◆ What the exercise asks
Please write out all of the entries below word for word, leaving out the pictures.

◆ Dataset content
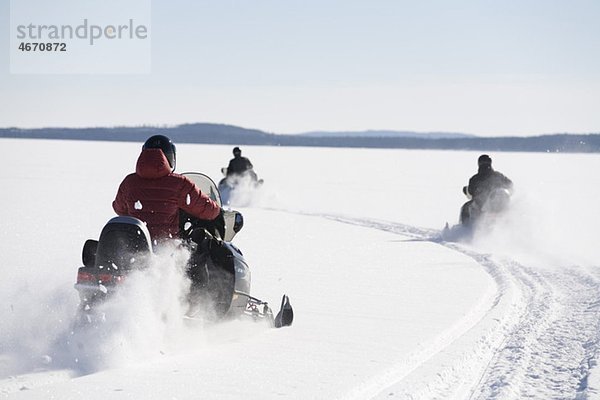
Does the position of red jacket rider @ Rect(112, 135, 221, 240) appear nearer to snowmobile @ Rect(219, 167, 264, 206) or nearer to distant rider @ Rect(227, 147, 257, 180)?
snowmobile @ Rect(219, 167, 264, 206)

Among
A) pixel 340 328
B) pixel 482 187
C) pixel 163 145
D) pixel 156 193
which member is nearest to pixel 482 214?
pixel 482 187

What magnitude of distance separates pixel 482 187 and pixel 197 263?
11.1m

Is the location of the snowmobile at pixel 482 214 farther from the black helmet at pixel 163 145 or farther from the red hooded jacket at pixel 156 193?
the red hooded jacket at pixel 156 193

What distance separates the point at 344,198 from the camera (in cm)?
2802

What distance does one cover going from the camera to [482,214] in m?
16.0

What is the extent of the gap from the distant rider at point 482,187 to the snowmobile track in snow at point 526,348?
211 inches

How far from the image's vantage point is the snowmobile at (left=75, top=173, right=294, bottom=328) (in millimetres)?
5590

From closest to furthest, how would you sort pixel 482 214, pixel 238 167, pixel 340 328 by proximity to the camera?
1. pixel 340 328
2. pixel 482 214
3. pixel 238 167

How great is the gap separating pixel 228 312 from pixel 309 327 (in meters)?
0.89

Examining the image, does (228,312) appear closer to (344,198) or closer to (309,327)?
(309,327)

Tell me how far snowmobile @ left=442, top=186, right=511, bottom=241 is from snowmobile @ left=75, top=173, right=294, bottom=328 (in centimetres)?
855

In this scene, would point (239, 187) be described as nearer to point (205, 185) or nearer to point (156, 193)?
point (205, 185)

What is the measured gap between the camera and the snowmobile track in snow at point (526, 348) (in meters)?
5.35

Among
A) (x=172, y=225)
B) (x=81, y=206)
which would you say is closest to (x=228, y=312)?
(x=172, y=225)
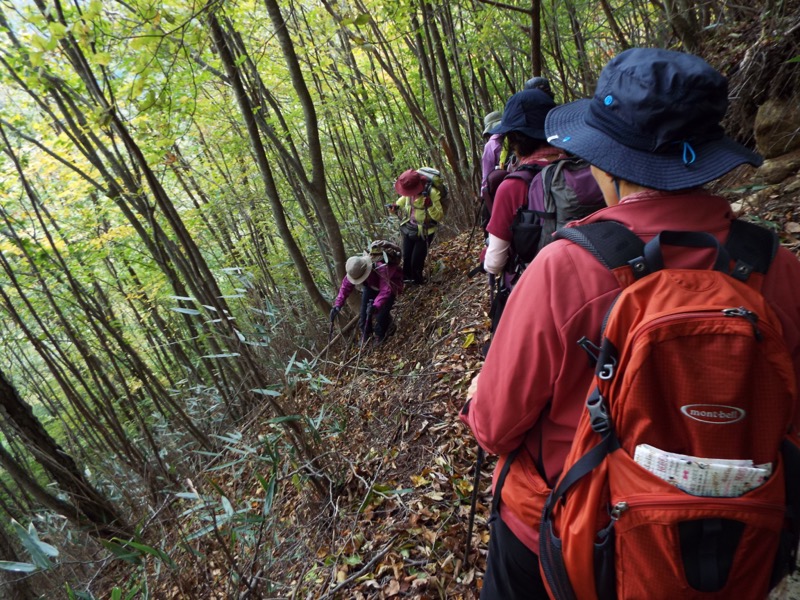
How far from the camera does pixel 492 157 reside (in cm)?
407

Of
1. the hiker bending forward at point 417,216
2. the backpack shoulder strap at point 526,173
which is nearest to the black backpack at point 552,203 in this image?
the backpack shoulder strap at point 526,173

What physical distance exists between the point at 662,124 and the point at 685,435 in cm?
60

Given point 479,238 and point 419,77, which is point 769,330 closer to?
point 479,238

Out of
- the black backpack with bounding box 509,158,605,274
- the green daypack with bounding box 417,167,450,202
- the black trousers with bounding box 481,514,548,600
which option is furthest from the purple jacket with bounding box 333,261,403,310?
the black trousers with bounding box 481,514,548,600

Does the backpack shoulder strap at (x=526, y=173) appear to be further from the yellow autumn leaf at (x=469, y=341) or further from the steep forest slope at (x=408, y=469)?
the yellow autumn leaf at (x=469, y=341)

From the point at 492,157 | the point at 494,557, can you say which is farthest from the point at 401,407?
the point at 494,557

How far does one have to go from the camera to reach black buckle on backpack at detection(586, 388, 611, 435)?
0.83 metres

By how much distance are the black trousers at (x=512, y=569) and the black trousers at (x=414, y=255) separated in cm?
523

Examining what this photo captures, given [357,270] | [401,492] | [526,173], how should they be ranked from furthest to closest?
1. [357,270]
2. [401,492]
3. [526,173]

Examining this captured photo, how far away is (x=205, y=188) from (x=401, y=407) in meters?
8.22

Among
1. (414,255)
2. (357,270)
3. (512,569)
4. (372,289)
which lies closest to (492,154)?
(357,270)

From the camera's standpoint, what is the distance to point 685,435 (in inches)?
31.1

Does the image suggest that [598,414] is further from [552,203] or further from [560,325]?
[552,203]

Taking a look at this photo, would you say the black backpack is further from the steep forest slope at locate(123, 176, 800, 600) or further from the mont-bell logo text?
the steep forest slope at locate(123, 176, 800, 600)
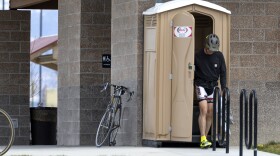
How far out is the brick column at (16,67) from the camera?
27.6 meters

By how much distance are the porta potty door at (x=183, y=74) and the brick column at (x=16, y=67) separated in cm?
1002

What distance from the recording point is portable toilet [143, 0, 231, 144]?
59.4 ft

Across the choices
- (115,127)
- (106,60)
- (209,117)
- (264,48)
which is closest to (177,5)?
(209,117)

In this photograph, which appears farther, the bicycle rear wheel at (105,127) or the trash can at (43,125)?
the trash can at (43,125)

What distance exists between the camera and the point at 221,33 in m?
18.5

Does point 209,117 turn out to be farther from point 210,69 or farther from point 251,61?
point 251,61

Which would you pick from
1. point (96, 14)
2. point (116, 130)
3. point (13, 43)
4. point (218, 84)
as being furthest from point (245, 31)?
point (13, 43)

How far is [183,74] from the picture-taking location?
18125 millimetres

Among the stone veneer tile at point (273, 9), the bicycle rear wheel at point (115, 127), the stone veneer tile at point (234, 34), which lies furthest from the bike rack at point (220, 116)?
the bicycle rear wheel at point (115, 127)

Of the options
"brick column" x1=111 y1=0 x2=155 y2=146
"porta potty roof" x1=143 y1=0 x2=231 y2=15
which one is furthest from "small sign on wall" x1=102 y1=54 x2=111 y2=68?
"porta potty roof" x1=143 y1=0 x2=231 y2=15

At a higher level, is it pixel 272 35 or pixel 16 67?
pixel 272 35

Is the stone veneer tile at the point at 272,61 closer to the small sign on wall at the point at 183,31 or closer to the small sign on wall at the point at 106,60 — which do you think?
the small sign on wall at the point at 183,31

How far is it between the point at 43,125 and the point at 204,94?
1062 centimetres

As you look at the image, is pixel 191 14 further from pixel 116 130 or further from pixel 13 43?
pixel 13 43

◆ Response
Does the position of red jacket rider @ Rect(112, 135, 221, 240) appear nearer to snowmobile @ Rect(219, 167, 264, 206) or nearer to distant rider @ Rect(227, 147, 257, 180)?
snowmobile @ Rect(219, 167, 264, 206)

Among
A) pixel 340 328
B) pixel 482 187
C) pixel 163 145
D) pixel 156 193
which member is nearest to pixel 482 214?
pixel 482 187

What magnitude of distance separates pixel 482 187 and pixel 197 263?
11.1m

Is the location of the snowmobile at pixel 482 214 farther from the black helmet at pixel 163 145 or farther from the red hooded jacket at pixel 156 193?
the red hooded jacket at pixel 156 193

What distance separates the point at 344,198 from the camera (in cm)?
2802

What distance does one cover going from the camera to [482,214] in m?
16.0

What is the extent of the gap from the distant rider at point 482,187 to the snowmobile track in snow at point 526,348?
211 inches

How far from the image's vantage point is the snowmobile at (left=75, top=173, right=294, bottom=328) (in millimetres)?
5590

From closest to furthest, how would you sort pixel 482 214, pixel 238 167, pixel 340 328 by proximity to the camera?
1. pixel 340 328
2. pixel 482 214
3. pixel 238 167

How great is the gap separating pixel 228 312 from pixel 309 327 (in meters)?
0.89

Examining the image, does (228,312) appear closer to (344,198) or closer to (309,327)?
(309,327)

Tell me how far snowmobile @ left=442, top=186, right=511, bottom=241 is from snowmobile @ left=75, top=173, right=294, bottom=328 (in centimetres)?
855

In this scene, would point (239, 187) be described as nearer to point (205, 185) or nearer to point (156, 193)?
point (205, 185)

What is the measured gap between the camera and the snowmobile track in snow at point (526, 348) (in meters)?
5.35

Among
A) (x=172, y=225)
B) (x=81, y=206)
which would you say is closest to (x=228, y=312)?
(x=172, y=225)
How far from the camera does pixel 492 157 reside (in cm)?
407

Of
1. the hiker bending forward at point 417,216
2. the backpack shoulder strap at point 526,173
which is nearest to the black backpack at point 552,203 in this image?
the backpack shoulder strap at point 526,173

What physical distance exists between the point at 662,124 and the point at 685,435 in cm?
60

Given point 479,238 and point 419,77, which is point 769,330 closer to?
point 479,238

Out of
- the black backpack with bounding box 509,158,605,274
- the green daypack with bounding box 417,167,450,202
- the black trousers with bounding box 481,514,548,600
which option is furthest from the purple jacket with bounding box 333,261,403,310?
the black trousers with bounding box 481,514,548,600

Does the backpack shoulder strap at (x=526, y=173) appear to be further from the yellow autumn leaf at (x=469, y=341) or further from the steep forest slope at (x=408, y=469)?
the yellow autumn leaf at (x=469, y=341)

From the point at 492,157 | the point at 494,557, can you say which is farthest from the point at 401,407?
the point at 494,557

How far does one have to go from the camera to reach black buckle on backpack at detection(586, 388, 611, 435)?
0.83 metres

By how much distance are the black trousers at (x=512, y=569) and the black trousers at (x=414, y=255) separated in cm?
523

Examining what this photo captures, given [357,270] | [401,492] | [526,173], how should they be ranked from furthest to closest?
1. [357,270]
2. [401,492]
3. [526,173]

Examining this captured photo, how far away is (x=205, y=188) from (x=401, y=407) in meters?
8.22

Among
1. (414,255)
2. (357,270)
3. (512,569)
4. (372,289)
which lies closest to (492,154)?
(357,270)

From the camera's standpoint, what is the distance to point 685,435 (in inches)?
31.1

Does the image suggest that [598,414] is further from [552,203] or further from [560,325]?
[552,203]

Taking a look at this photo, would you say the black backpack is further from the steep forest slope at locate(123, 176, 800, 600) or further from the mont-bell logo text?
the steep forest slope at locate(123, 176, 800, 600)
How far out is the brick column at (16,67) from the camera?
27.6 meters

By how much distance are the porta potty door at (x=183, y=74) and the brick column at (x=16, y=67) separated in cm?
1002

What distance from the recording point is portable toilet [143, 0, 231, 144]?
59.4 ft

Across the choices
- (115,127)
- (106,60)
- (209,117)
- (264,48)
which is closest to (177,5)?
(209,117)

In this photograph, which appears farther, the bicycle rear wheel at (105,127) or the trash can at (43,125)?
the trash can at (43,125)

What distance exists between the camera and the point at 221,33 in m?
18.5

Does point 209,117 turn out to be farther from point 210,69 or farther from point 251,61?
point 251,61

Which would you pick from
1. point (96, 14)
2. point (116, 130)
3. point (13, 43)
4. point (218, 84)
as being furthest from point (245, 31)?
point (13, 43)

How far is [183,74] from the picture-taking location?
18125 millimetres

Among the stone veneer tile at point (273, 9), the bicycle rear wheel at point (115, 127), the stone veneer tile at point (234, 34), which lies furthest from the bike rack at point (220, 116)?
the bicycle rear wheel at point (115, 127)

Of the options
"brick column" x1=111 y1=0 x2=155 y2=146
"porta potty roof" x1=143 y1=0 x2=231 y2=15
which one is furthest from "small sign on wall" x1=102 y1=54 x2=111 y2=68?
"porta potty roof" x1=143 y1=0 x2=231 y2=15

At a higher level, is it pixel 272 35 or pixel 16 67?
pixel 272 35

Is the stone veneer tile at the point at 272,61 closer to the small sign on wall at the point at 183,31 or closer to the small sign on wall at the point at 106,60 — which do you think?
the small sign on wall at the point at 183,31

How far is it between the point at 43,125 and the point at 204,94?
1062 centimetres

As you look at the image, is pixel 191 14 further from pixel 116 130 or further from pixel 13 43?
pixel 13 43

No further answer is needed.